RECORDED DATA
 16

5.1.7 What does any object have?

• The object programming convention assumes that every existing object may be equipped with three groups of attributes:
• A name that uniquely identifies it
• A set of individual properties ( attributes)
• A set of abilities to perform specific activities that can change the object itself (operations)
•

EXERCISE INSTRUCTIONS
The expected answer is every line above in which the word "attributes" appears.

RESULT
• The object programming convention assumes that every existing object may be equipped with three groups of attributes:
• A set of individual properties ( attributes)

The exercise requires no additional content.